Ce samedi, et pendant six longues heures, la justice espagnole a interrogé la fille du roi, la princesse Cristina, à propos de son rôle supposé dans le détournement de fond dans lequel est impliquée la société qu’elle possède avec son mari, Iñaki Urdangarin, qui est également poursuivi. Cet interrogatoire de la princesse constitue un événement politique majeur et représente une victoire pour les défenseurs de l’égalité entre les citoyens.
Voici environ trois ans que la justice mène une enquête sur des opérations de détournement de fonds effectuées par la société Aizoon détenue par la princesse et son mari, à travers la récupération par cette société de sommes d’argent destinées à l’origine à des aides sociales, en passant par l’Institut Noos d’œuvres de bienfaisance. Aux yeux de la justice, il s’agit d’un crime puisque des sommes d’argent public se retrouvent utilisées à des fins privées.
Après une longue attente et un large débat sur la possibilité ou non d’interrogatoire d’une princesse, la justice a tranché la question, en se basant sur le fait que la Constitution ne prévoit aucune immunité aux princes, y compris le prince héritier Felipe de Bourbon. Cette décision a permis au tribunal de Majorque, dans les Iles Baléares, de procéder à cet interrogatoire, qui a retenu une attention médiatique exceptionnelle. Dans ce climat, la princesse Cristina a été aujourd’hui auditionnée pendant six heures.
Le juge chargé du dossier a commencé l’interrogatoire de la princesse à dix heures du matin, et l’a terminé à six heures de l’après-midi. En dehors des deux heures consacrées au repas, la princesse a dû, pendant six heures, répondre à des dizaines de questions sur son rôle dans la société accusée de détournement de fonds.
Son avocat Miquel Roca a déclaré à la presse samedi soir que la princesse a répondu à toutes les questions posées par le juge et le procureur, en leur expliquant qu’elle avait délégué la gestion de la société à son mari, qu’elle n’avait pas connaissance des opérations et qu’elle n’a bénéficié d’aucun traitement de faveur en raison de son statut de princesse. Le journal El Publico a confirmé que le juge d’instruction José Castro s’adressait à elle en disant Madame, sans citer le mot princesse.
Le passage d’une princesse devant le juge d’instruction représente un évènement exceptionnel dans la vie des Espagnols puisque c’est la première fois qu’un membre de la famille royale se trouve obligé, de s’expliquer sur des malversations financières.
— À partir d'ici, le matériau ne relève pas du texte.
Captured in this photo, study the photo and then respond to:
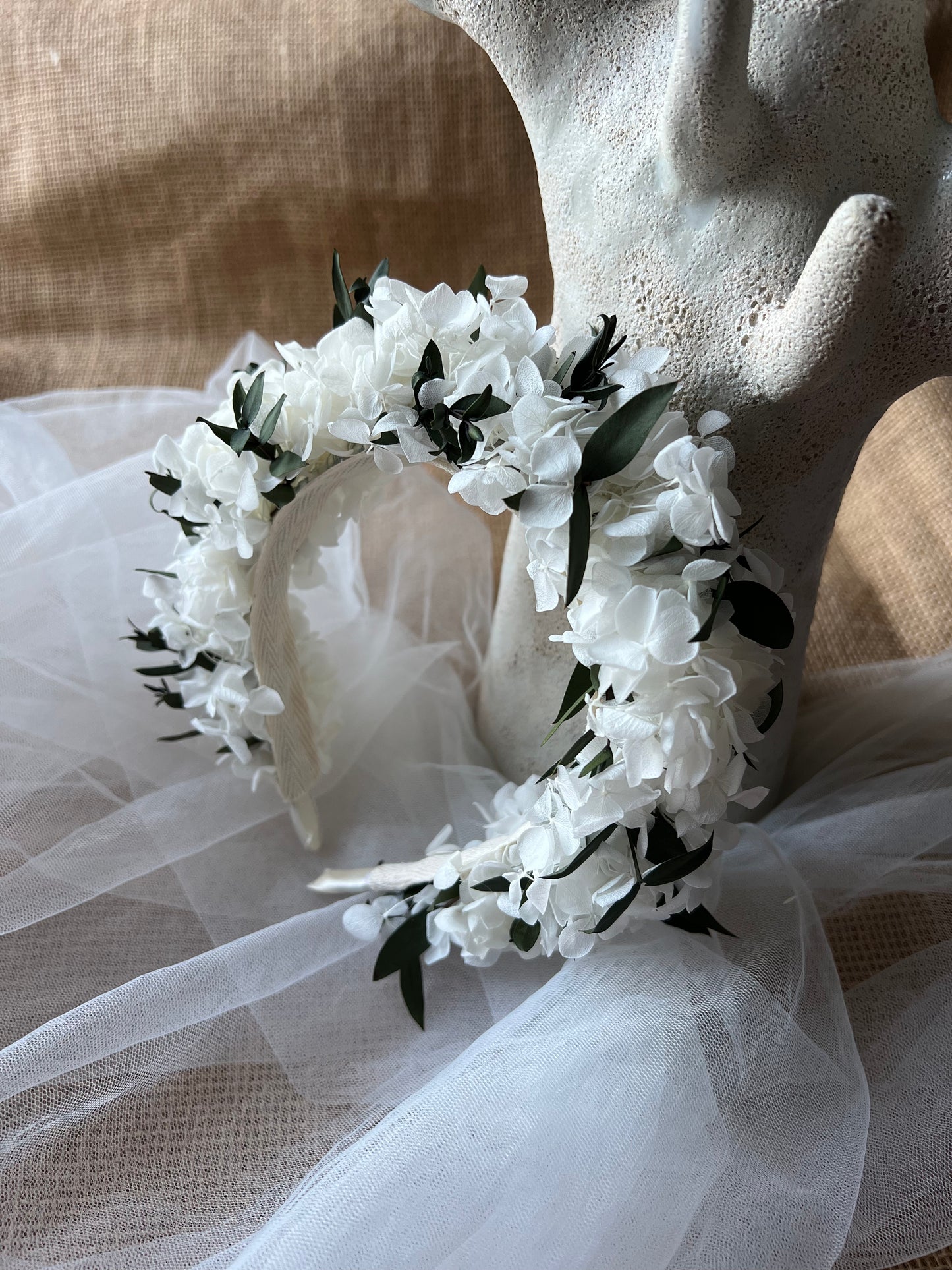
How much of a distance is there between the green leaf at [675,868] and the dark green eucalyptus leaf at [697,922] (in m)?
0.06

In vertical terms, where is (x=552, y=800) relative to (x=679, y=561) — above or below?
below

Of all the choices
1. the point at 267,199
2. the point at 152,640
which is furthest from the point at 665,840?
the point at 267,199

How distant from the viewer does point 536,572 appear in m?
0.46

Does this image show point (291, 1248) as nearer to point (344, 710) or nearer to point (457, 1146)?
point (457, 1146)

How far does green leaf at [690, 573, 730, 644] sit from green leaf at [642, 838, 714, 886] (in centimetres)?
10

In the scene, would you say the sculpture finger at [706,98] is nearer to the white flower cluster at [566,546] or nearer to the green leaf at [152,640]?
the white flower cluster at [566,546]

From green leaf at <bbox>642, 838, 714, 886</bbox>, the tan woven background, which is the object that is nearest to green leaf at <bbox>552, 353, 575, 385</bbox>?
green leaf at <bbox>642, 838, 714, 886</bbox>

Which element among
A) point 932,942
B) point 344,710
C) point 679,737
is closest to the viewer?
point 679,737

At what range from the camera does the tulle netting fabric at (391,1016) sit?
1.48 ft

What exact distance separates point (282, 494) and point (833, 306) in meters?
0.29

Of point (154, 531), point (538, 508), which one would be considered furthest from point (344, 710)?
point (538, 508)

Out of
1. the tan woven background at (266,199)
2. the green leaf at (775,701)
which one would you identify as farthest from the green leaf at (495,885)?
the tan woven background at (266,199)

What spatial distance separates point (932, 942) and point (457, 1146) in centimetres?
28

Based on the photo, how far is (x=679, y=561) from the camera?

Les partisans de la république ont profité de l’occasion pour manifester devant le tribunal et réclamer l’instauration d’un régime républicain, alors que d’autres ont exprimé leur soutien au juge José Castro, qui a eu le courage de soumettre une princesse à l’enquête, comme tout autre citoyen, malgré les pressions qu’il a subies. De son côté, le journal El Pais écrit que les réponses de la princesse n’a pas vraiment convaincu le juge.
L’Institution royale a reconnu cette semaine le tort que cet interrogatoire cause à la monarchie aux yeux de l’opinion publique. Dans un communiqué, elle n’a pas hésité à demander que cette enquête soit achevée dès que possible, puisqu’elle s’est transformée en un ” fouet ” contre le Palais royal. La presse locale a fait état d’une étude commandée par l’institution royale à une société de sondages, qui lui aurait révélé la chute sévère de son image chez l´opinion publique espagnole.